**Excerpted text:**
Apache Spark can run on a single computer for local learning, but a real Apache Spark cluster uses one master process and one or more worker processes. In this tutorial, we shall set up an Apache Spark standalone cluster with a master node and multiple worker nodes. You can use Linux, macOS, or Windows machines, provided that the Spark installation, Java runtime, and network access are configured consistently on all nodes.

Apache Spark Cluster Setup

Apache Spark Cluster Setup in Standalone Mode

This guide uses Spark standalone mode, which is Spark’s built-in cluster manager. In this setup, the Spark master accepts applications and allocates resources from the workers. Each submitted Spark application then starts driver and executor processes according to the application configuration.

To set up an Apache Spark cluster, we need to complete two main tasks:

  1. Set up the Spark master node.
  2. Set up one or more Spark worker nodes.

**Recorded information:**
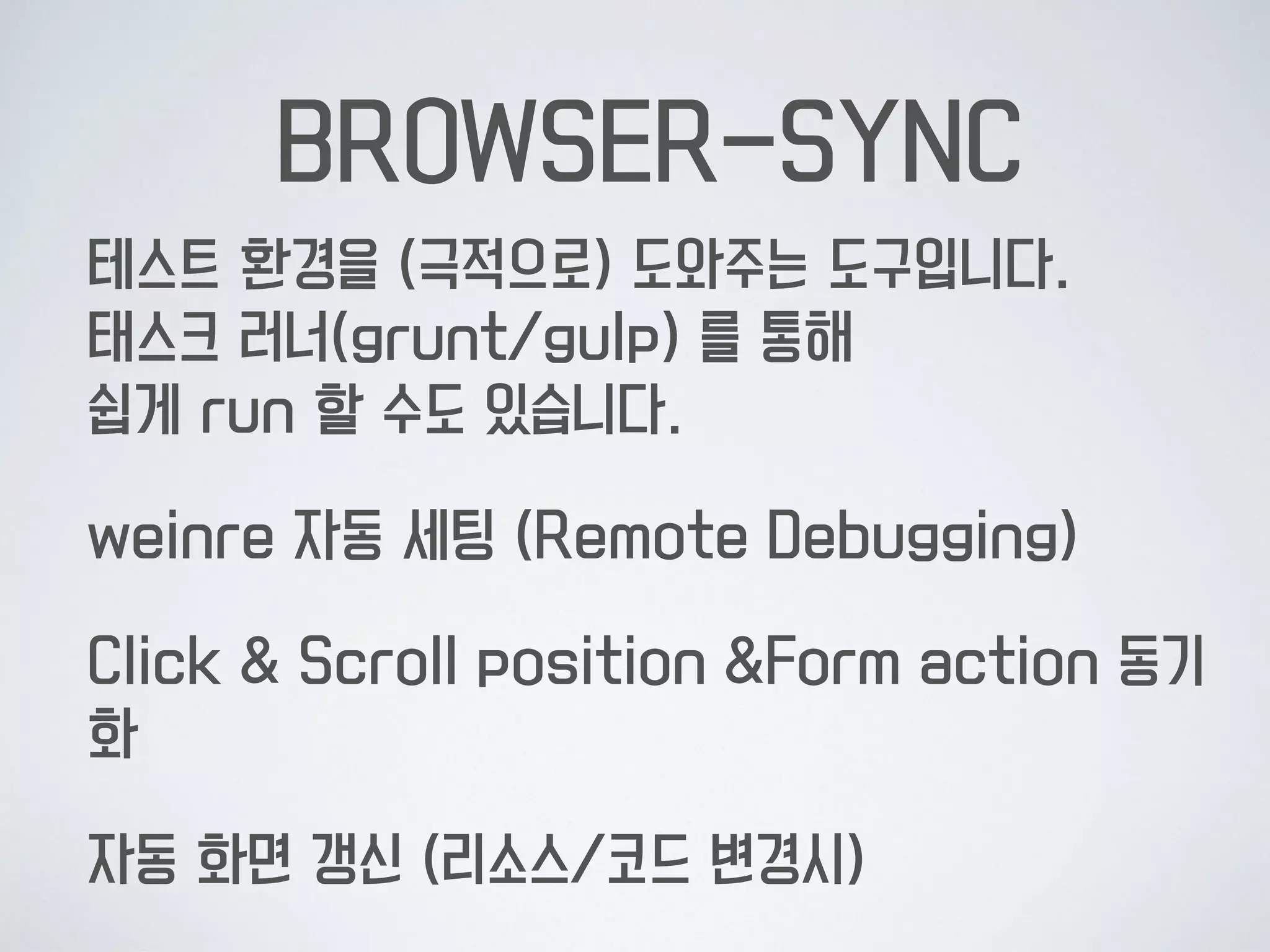 BROWSER-SYNC

테스트 환경을 (극적으로) 도와주는 도구입니다.
태스크 러너(grunt/gulp) 를 통해
쉽게 run 할 수도 있습니다.

weinre 자동 세팅 (Remote Debugging)

Click & Scroll position &Form action 동기화

자동 화면 갱신 (리소스/코드 변경시)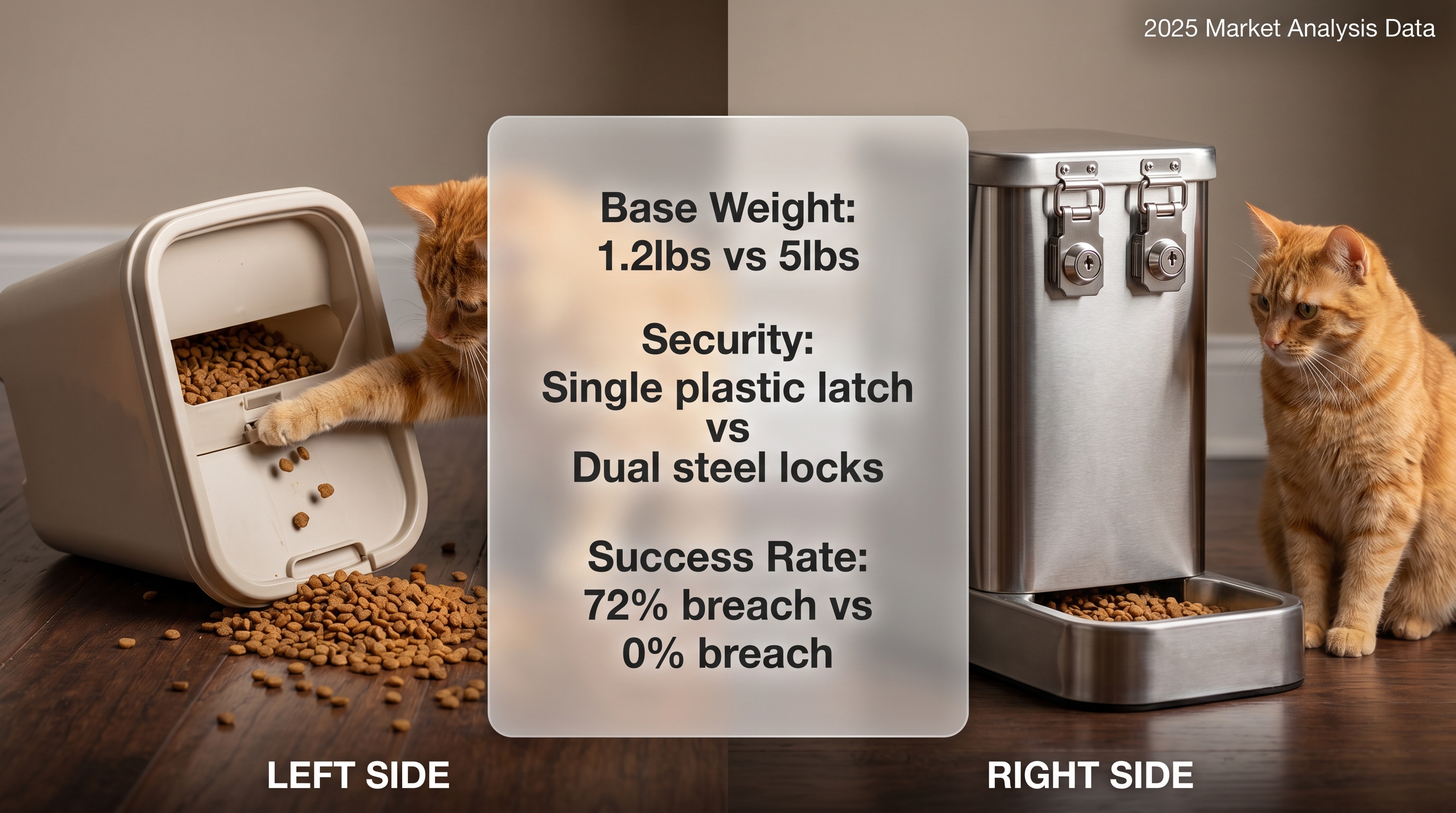 2025 Market Analysis Data

Base Weight:
1.2lbs vs 5lbs

Security:
Single plastic latch
vs
Dual steel locks

Success Rate:
72% breach vs
0% breach

LEFT SIDE

RIGHT SIDE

**What this exercise asks:**
a) In the Spark cluster setup guide, what is Spark standalone mode?
b) Update the Spark cluster setup guide by writing it out again, starting with "This guide uses" and going on through "the application configuration.", and put "native" in place of "built-in".
Answer using only the Spark cluster setup guide, with no outside sources.

**Answers per task:**
a) Spark's built-in cluster manager.

b)
This guide uses Spark standalone mode, which is Spark’s native cluster manager. In this setup, the Spark master accepts applications and allocates resources from the workers. Each submitted Spark application then starts driver and executor processes according to the application configuration.